(Records)
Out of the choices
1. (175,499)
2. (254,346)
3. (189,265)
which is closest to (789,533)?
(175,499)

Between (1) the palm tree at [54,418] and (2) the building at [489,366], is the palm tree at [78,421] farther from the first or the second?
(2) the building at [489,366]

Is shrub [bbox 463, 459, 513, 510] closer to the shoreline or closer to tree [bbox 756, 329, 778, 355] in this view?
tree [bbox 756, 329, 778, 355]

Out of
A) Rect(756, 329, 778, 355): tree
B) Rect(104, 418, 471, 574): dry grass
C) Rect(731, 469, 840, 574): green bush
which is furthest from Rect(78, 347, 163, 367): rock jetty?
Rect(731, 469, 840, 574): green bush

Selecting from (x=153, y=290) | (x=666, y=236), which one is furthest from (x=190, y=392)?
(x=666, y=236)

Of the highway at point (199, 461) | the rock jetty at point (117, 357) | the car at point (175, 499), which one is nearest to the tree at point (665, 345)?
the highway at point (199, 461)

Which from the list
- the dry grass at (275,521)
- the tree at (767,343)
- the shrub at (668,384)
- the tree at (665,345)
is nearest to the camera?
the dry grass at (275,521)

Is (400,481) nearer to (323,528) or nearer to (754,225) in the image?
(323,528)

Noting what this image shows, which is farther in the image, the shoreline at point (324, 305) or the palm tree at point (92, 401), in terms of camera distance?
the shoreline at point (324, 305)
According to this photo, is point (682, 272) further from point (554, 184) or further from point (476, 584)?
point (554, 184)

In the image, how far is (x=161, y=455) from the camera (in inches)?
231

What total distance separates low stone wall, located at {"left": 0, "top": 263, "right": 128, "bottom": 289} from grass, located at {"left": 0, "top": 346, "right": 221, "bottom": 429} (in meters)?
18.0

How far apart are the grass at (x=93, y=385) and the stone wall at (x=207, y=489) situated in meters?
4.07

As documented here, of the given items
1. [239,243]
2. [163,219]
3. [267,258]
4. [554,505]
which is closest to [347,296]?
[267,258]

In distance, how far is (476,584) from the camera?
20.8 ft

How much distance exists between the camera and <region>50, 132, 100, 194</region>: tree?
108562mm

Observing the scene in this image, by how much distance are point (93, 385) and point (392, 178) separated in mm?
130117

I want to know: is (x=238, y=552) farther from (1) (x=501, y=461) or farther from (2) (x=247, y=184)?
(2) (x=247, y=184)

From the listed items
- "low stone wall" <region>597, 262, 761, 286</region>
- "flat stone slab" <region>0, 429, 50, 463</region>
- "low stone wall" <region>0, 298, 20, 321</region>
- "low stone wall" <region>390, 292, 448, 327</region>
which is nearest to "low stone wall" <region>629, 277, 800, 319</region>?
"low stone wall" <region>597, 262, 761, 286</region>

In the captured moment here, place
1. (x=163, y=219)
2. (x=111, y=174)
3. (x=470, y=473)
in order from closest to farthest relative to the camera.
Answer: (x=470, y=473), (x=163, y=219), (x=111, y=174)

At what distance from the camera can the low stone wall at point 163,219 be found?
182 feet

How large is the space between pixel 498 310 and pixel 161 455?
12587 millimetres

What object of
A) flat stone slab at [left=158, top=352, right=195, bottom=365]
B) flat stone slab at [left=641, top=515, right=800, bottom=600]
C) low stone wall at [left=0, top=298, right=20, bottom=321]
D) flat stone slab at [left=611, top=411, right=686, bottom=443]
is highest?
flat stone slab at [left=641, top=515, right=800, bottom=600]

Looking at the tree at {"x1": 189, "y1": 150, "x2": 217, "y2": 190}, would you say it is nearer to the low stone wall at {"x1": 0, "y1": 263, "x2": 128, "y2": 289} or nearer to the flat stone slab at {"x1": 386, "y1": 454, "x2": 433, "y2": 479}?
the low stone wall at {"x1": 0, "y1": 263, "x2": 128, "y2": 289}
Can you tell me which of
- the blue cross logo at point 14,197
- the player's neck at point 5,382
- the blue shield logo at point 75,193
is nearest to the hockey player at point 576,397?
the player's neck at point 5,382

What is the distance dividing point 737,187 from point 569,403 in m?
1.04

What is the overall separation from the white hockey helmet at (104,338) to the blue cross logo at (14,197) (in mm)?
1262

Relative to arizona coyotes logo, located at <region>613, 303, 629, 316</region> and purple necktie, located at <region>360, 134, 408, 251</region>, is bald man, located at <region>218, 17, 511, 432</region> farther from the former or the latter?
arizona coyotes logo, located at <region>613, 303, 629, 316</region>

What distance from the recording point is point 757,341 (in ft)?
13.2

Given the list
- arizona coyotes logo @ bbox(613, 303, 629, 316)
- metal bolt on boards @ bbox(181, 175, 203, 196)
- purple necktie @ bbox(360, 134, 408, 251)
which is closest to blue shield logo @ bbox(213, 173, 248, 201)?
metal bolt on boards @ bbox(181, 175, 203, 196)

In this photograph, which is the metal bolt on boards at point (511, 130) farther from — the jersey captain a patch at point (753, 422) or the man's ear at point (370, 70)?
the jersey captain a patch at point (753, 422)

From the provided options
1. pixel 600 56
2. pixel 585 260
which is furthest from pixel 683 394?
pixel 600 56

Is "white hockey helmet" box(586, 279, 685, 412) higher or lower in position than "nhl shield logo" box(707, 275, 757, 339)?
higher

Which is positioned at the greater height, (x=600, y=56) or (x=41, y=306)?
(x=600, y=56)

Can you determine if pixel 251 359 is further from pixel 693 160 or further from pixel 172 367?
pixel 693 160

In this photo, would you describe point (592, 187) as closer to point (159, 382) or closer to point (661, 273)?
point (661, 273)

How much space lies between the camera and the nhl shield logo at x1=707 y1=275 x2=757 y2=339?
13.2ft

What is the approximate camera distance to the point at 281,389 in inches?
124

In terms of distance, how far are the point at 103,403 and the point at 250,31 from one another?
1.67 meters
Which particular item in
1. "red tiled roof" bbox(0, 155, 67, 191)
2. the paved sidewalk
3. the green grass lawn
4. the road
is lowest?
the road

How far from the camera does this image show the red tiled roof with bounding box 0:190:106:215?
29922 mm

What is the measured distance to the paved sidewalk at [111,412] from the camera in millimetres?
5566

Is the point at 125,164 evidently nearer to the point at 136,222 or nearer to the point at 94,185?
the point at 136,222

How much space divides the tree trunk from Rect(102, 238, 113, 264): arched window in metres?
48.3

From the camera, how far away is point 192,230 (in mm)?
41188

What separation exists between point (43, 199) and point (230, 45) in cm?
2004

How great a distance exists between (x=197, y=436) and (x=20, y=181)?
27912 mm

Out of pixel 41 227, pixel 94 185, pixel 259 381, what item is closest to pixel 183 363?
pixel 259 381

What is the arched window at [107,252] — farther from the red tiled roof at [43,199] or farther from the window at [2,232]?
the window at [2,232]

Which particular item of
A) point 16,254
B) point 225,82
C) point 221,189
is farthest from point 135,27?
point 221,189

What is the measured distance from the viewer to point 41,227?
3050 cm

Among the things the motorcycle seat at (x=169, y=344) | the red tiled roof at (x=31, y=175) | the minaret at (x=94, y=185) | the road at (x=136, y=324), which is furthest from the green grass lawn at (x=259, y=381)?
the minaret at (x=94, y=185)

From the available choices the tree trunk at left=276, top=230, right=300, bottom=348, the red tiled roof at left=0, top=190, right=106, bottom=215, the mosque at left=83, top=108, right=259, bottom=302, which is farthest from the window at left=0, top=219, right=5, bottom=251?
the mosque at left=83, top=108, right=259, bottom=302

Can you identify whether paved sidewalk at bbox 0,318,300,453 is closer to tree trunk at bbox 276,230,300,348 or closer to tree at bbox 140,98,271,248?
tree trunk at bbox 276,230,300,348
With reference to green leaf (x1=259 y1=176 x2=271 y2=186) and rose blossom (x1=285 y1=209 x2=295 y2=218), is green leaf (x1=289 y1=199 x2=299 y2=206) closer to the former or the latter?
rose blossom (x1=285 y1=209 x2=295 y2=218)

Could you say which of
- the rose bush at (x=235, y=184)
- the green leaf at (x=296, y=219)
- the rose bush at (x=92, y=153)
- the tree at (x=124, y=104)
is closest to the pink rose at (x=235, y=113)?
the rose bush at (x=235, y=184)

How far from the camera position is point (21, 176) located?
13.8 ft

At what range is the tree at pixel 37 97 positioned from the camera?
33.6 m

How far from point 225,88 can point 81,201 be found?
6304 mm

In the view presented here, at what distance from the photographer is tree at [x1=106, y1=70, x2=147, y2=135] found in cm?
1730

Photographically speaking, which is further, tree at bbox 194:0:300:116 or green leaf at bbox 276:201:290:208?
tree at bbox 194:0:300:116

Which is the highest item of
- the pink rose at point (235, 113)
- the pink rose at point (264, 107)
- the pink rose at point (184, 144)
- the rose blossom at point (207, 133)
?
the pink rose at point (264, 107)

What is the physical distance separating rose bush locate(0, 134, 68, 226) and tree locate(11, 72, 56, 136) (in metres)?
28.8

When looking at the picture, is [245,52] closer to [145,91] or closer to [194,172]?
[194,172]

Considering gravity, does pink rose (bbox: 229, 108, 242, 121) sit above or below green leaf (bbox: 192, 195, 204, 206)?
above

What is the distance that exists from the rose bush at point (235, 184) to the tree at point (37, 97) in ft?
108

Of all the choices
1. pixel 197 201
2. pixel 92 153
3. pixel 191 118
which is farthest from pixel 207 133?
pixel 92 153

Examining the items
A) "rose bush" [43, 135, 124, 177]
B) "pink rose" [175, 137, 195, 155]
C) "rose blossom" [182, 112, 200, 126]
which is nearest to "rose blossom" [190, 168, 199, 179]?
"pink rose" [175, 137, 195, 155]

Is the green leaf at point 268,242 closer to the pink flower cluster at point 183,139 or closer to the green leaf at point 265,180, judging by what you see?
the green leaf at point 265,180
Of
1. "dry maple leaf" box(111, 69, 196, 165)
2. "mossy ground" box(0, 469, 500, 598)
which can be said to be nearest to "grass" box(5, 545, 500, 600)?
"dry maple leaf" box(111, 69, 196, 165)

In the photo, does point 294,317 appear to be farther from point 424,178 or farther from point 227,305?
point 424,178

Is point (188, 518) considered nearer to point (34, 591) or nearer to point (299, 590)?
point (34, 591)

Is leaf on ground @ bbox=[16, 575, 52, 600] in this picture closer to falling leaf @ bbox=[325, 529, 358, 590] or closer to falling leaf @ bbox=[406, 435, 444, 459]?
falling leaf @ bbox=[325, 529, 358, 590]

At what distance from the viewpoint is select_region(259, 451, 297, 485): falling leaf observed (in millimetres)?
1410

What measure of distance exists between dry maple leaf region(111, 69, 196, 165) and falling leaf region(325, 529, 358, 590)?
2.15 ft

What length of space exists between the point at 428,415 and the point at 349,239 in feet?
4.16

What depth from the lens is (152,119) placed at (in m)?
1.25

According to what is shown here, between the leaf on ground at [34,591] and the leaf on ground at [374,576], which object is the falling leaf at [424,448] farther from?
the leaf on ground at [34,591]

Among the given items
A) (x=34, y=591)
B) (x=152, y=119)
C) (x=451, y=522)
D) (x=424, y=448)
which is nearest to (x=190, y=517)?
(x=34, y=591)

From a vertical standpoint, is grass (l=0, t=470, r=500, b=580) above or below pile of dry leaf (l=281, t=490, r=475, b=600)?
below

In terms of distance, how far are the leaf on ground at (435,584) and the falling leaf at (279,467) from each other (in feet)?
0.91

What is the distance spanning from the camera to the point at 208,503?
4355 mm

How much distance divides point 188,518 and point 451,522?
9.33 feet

> **Requirement**
Count the lines in the entries above that contain the string "highest". Reply with the number alone.

> **Task result**
2